I can’t see the wind, of course, but I can see the ripples on the surface of the lake and watch the sails of nearby boats as a growing breeze fills them. I also know this lake, where the winds are likely to blow down through the valley, where there will be shadows from the hills, when the winds will rise and fall during the day.
A couple of weeks later I was out alone and found myself on the far side of the lake when the wind dropped to a whisper. Hoping I would not need to engage the “auxiliary engine” and paddle the half-mile back to shore, I paid attention to every ripple. My eyes were like the eyes of a handmaiden on the hands of her mistress, watching for any sign that wind was on its way. In the end, all I could do was set my sails to wait for the wind and my soul to wait on God’s grace and mercy.
I had a lot of time to contemplate grace, mercy — and patience — as I ghosted across the water. I thought of a Carmelite friend who had shared with me St. John of the Cross’ concept of unrushable grace, perfectly suited to the present moment.
Imprisoned for his support of St. Teresa of Avila’s reforms, John spent nine months in a dark and airless cell. He had no window, but just enough light came through a small grate at the top to allow him to pray his Office each day. God granted him no more or less than he needed for that moment.
Reflecting on St. John of the Cross in a series of letters collected in “Self-Abandonment to Divine Providence,” the 18th century Jesuit spiritual director Jean Pierre de Caussade wrote, all the “duties of the present moment are marked along its course, one by one they will fulfill them unconfused, unhurried … waiting always to obey the stirrings of grace as soon as they make themselves known....”

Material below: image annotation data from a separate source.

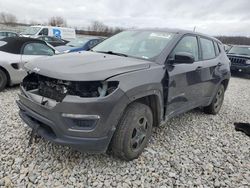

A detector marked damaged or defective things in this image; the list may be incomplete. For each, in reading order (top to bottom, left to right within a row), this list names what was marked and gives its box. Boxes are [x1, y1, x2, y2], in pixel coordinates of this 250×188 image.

crumpled hood [25, 50, 151, 81]
damaged front end [22, 73, 119, 103]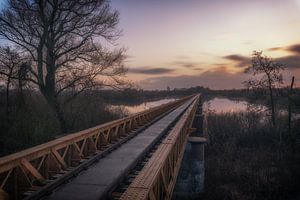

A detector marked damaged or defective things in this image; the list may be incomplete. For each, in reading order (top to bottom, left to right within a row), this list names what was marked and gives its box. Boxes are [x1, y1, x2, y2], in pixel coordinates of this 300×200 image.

rusty steel beam [0, 95, 193, 198]
rusty metal surface [0, 96, 193, 199]
rusty steel beam [119, 94, 199, 199]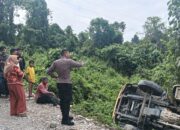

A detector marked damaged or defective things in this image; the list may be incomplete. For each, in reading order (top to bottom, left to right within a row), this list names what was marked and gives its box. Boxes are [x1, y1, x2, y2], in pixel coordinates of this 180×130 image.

overturned vehicle [112, 79, 180, 129]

De Caussade’s gentle description aside, this can be a difficult way to live. I recall that Job set his course firmly; he was not confused, his eyes on God even in the midst of unrelenting travail. Job knew God like I know the local waters. He knew what signs to look for, where to expect to find God. Yet even Job could not detect the slightest sign that God’s grace was present in his suffering, or even that such grace, like a puff of wind moving across the water, was on the way. All he could do was continue to watch, and call for God’s mercy.
Barbara Brown Taylor wonders if “[T]his is how faith looks sometimes: a blunt refusal to stop speaking into the divine silence.” Waiting on grace is a matter not only of patience, but also of faith.
A brisk wind never did appear that afternoon, despite my expectations. With barely enough breeze to fill my sail, I moved imperceptibly across the water. There was just enough wind — and grace — to get me back home before nightfall. In place of the wind, God’s breath on the waters taught me a bit of what it meant to wait on grace, as on the wind.
Lord God, strength of those who hope in you, support us in our prayer: because we are weak and can do nothing without you, give us always the help of your grace so that, in fulfilling your commandments, we may please you in all we desire and do. We make our prayer through our Lord Jesus Christ. Amen. — Concluding Prayer for Morning Prayer, Sunday Week 11.